In a clockwork society, punishment is a medical procedure. Punishment takes place in a prison, which is a medical institution. A criminal is a sick man, a defective machine. Prison must fix him. It must rehabilitate him. It must transform him into a productive and obedient member of society. A judge is a doctor who must determine if a man is healthy or sick, that is, if he is innocent or guilty. If he is sick, the judge must choose a course of treatment. Trained psychologists help the judge decide whether the man would be best treated in a prison or in a mental institution. (Or rather, since a prison is a mental institution, which type of mental institution should treat the man.) Jailers, the nurses of the prison, monitor the man throughout his treatment. If the treatment seems to have worked, he may be released early.

In a clockwork society, a prison should teach prisoners good habits. Habits are formed through constant practice. Constant practice can only be enforced by constant monitoring. Constant monitoring requires a panopticon. In Bentham’s panopticon, cells are arranged in a ring around a central tower. Each cell has two windows: one facing inwards towards the tower, and one facing outwards towards the surrounding area. A prisoner, schoolboy, worker, soldier or patient is placed in each cell. Light is shone through the outward facing windows. This light allows a guard standing in the central tower to see the silhouette of the prisoner in each cell. Each cell is a tiny shadow-puppet theater that the guard can examine at his leisure.

A panopticon should remind its prisoners that they are constantly under surveillance. This doesn’t mean that they have to be constantly surveilled. Bentham suggests covering the windows of the central towers with venetian blinds. If the prisoners cannot see whether the tower is occupied, they cannot know whether they are being watched. All they know is that they might be. He suggests replacing the doors in the tower with zig-zagged corridors so that the sound of a door opening or a gleam of light from behind a door cannot betray the guard.

Today, jailers have access to an even better panoptic instrument: the CCTV camera. A CCTV camera can watch a prisoner 24-7. Their recordings can even be retroactively watched if there is reason to believe that the prisoner has misbehaved. The modern prisoner is not only watched by the people of the present: he is watched by the people of the future.

V. MODERN PUNISHMENT

The Ancien Régime kings, the revolutionary reformers, and the Enlightenment statesmen all had a philosophy behind their penal systems. The kings wanted to take revenge on criminals, the revolutionaries wanted to deter crime, and the Enlightenment statesmen wanted to rehabilitate criminals into well-adjusted factory workers. While their penal systems were strange, they were clearly directed towards a goal. Can modernity say the same?

Any modern philosophy of punishment probably centers on rehabilitation. Even the strictest advocates of deterrence will grudgingly admit, when pressed, that prisoners should leave prison better adjusted to society than when they arrive. Prison, however, seems to be very bad at doing this.

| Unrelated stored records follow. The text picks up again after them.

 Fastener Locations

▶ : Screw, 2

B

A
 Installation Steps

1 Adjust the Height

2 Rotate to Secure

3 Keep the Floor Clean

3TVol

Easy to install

Perhaps a penal system from the early industrial revolution designed to transform delinquents into obedient factory workers is not the best way to create well-adjusted information-age citizens.

What might a modern penal system look like? It might explicitly acknowledge the medical nature of rehabilitation. It might replace jails and jailors with mental institutions and psychologists. It might parole its patients when they seem re-adjusted instead of letting them spend their time uselessly in prison.

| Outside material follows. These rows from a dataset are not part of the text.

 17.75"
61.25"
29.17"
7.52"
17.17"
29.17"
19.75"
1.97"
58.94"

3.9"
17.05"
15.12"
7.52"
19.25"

A medico-penal system must answer complicated questions. Is it right to release a murderer after a few months if he seems to be fully rehabilitated? Should a thief be jailed for years if he shows no sign of improvement? Should ex-prisoners be monitored to prevent them from relapsing? What values should be inculcated in prisoners?

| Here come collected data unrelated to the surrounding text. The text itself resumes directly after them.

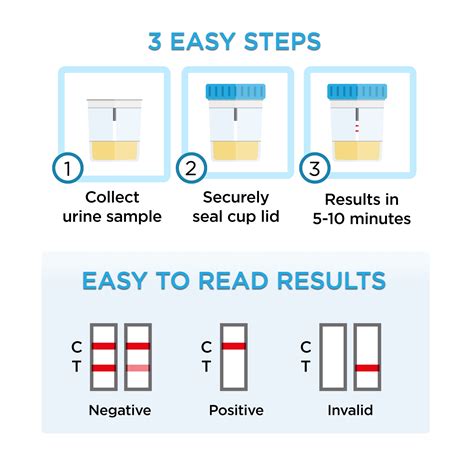 3 EASY STEPS

1
Collect urine sample

2
Securely seal cup lid

3
Results in 5-10 minutes

EASY TO READ RESULTS

C
T
Negative

C
T
Positive

C
T
Invalid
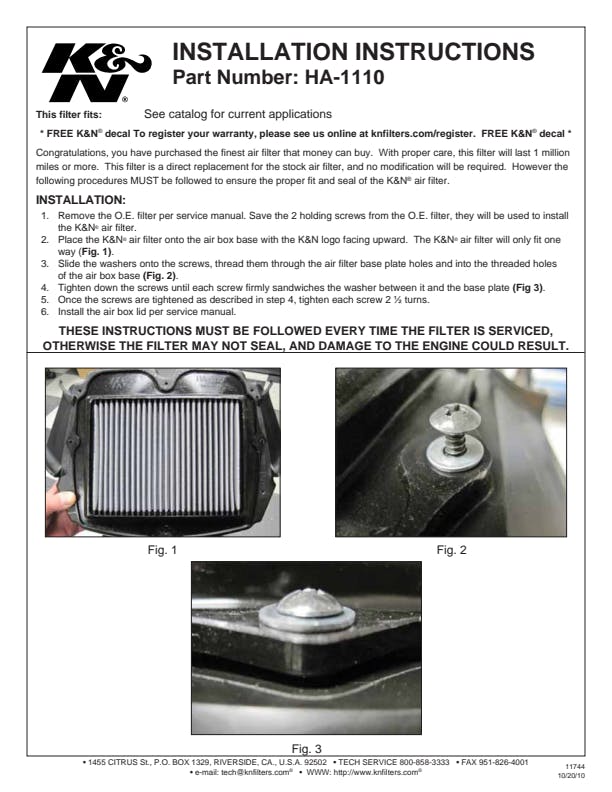 K&N®

INSTALLATION INSTRUCTIONS
Part Number: HA-1110

This filter fits: See catalog for current applications

* FREE K&N® decal To register your warranty, please see us online at knfilters.com/register. FREE K&N® decal *

Congratulations, you have purchased the finest air filter that money can buy. With proper care, this filter will last 1 million miles or more. This filter is a direct replacement for the stock air filter, and no modification will be required. However the following procedures MUST be followed to ensure the proper fit and seal of the K&N® air filter.

INSTALLATION:
1. Remove the O.E. filter per service manual. Save the 2 holding screws from the O.E. filter, they will be used to install the K&N® air filter.
2. Place the K&N® air filter onto the air box base with the K&N logo facing upward. The K&N® air filter will only fit one way (Fig. 1).
3. Slide the washers onto the screws, thread them through the air filter base plate holes and into the threaded holes of the air box base (Fig. 2).
4. Tighten down the screws until each screw firmly sandwiches the washer between it and the base plate (Fig 3).
5. Once the screws are tightened as described in step 4, tighten each screw 2 ½ turns.
6. Install the air box lid per service manual.

THESE INSTRUCTIONS MUST BE FOLLOWED EVERY TIME THE FILTER IS SERVICED, OTHERWISE THE FILTER MAY NOT SEAL, AND DAMAGE TO THE ENGINE COULD RESULT.

Fig. 1

Fig. 2

Fig. 3

• 1455 CITRUS St., P.O. BOX 1329, RIVERSIDE, CA., U.S.A. 92502 • TECH SERVICE 800-858-3333 • FAX 951-826-4001
• e-mail: tech@knfilters.com® • WWW: http://www.knfilters.com®

11744
10/20/10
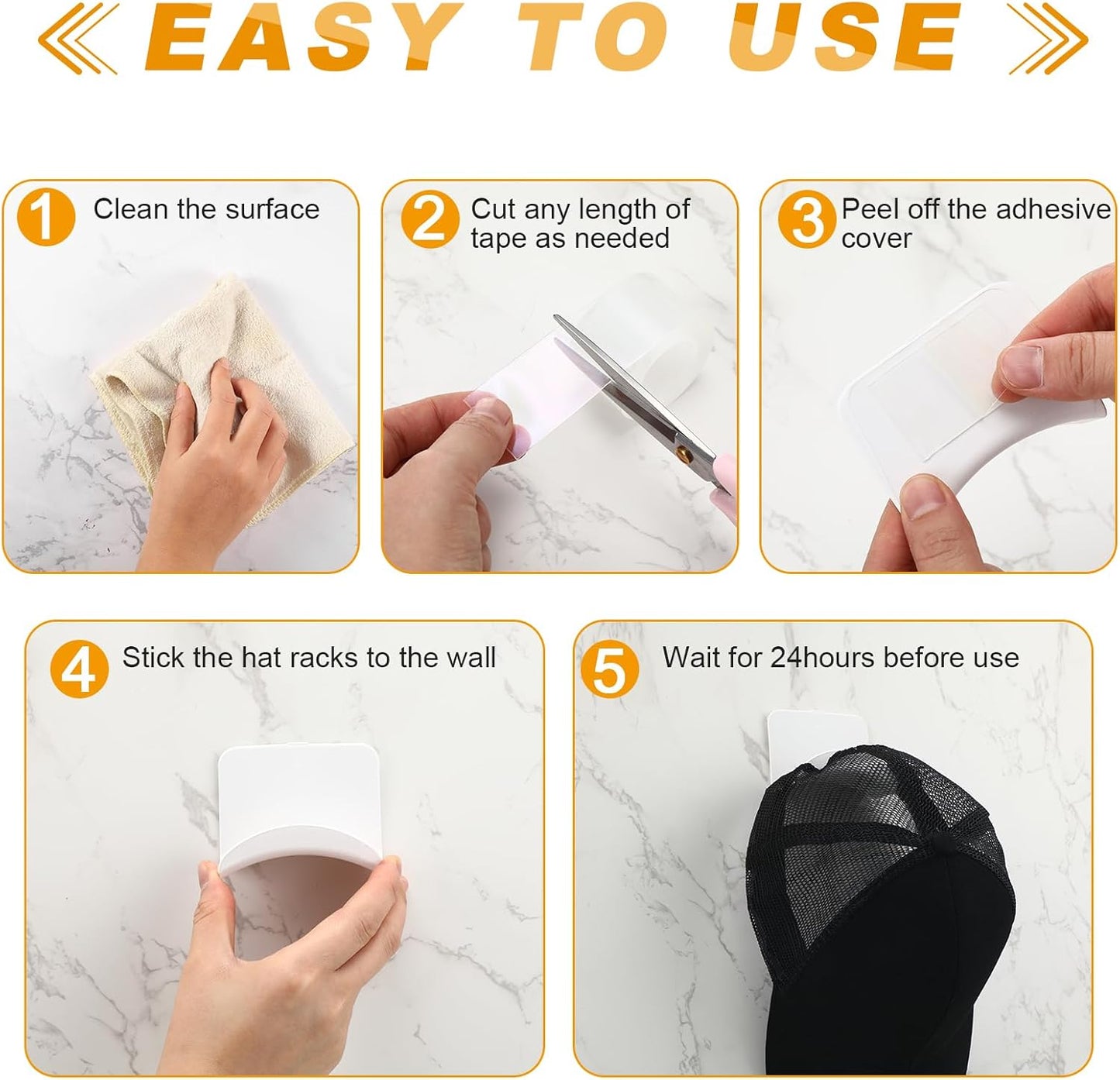 EASY TO USE

1 Clean the surface

2 Cut any length of tape as needed

3 Peel off the adhesive cover

4 Stick the hat racks to the wall

5 Wait for 24hours before use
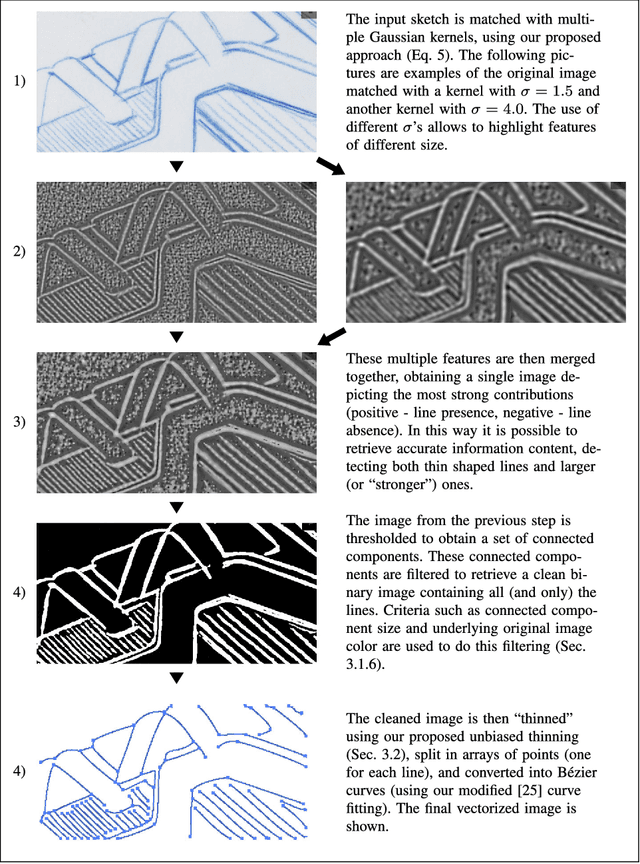 1)

The input sketch is matched with multiple Gaussian kernels, using our proposed approach (Eq. 5). The following pictures are examples of the original image matched with a kernel with $\sigma = 1.5$ and another kernel with $\sigma = 4.0$. The use of different $\sigma$'s allows to highlight features of different size.

2)

3)

These multiple features are then merged together, obtaining a single image depicting the most strong contributions (positive - line presence, negative - line absence). In this way it is possible to retrieve accurate information content, detecting both thin shaped lines and larger (or "stronger") ones.

4)

The image from the previous step is thresholded to obtain a set of connected components. These connected components are filtered to retrieve a clean binary image containing all (and only) the lines. Criteria such as connected component size and underlying original image color are used to do this filtering (Sec. 3.1.6).

4)

The cleaned image is then "thinned" using our proposed unbiased thinning (Sec. 3.2), split in arrays of points (one for each line), and converted into Bézier curves (using our modified [25] curve fitting). The final vectorized image is shown.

Would a medico-penal system really work? Probably not. Medical institutionalization seems to have had limited success. It would be nice, however, to have a penal system designed for a particular objective. At the moment, our penal system neither rehabilitates nor deters crime. It wouldn’t even provide a king with cathartic revenge! Perhaps it is time to imagine a new penal system which better reflects modern ideas about punishment.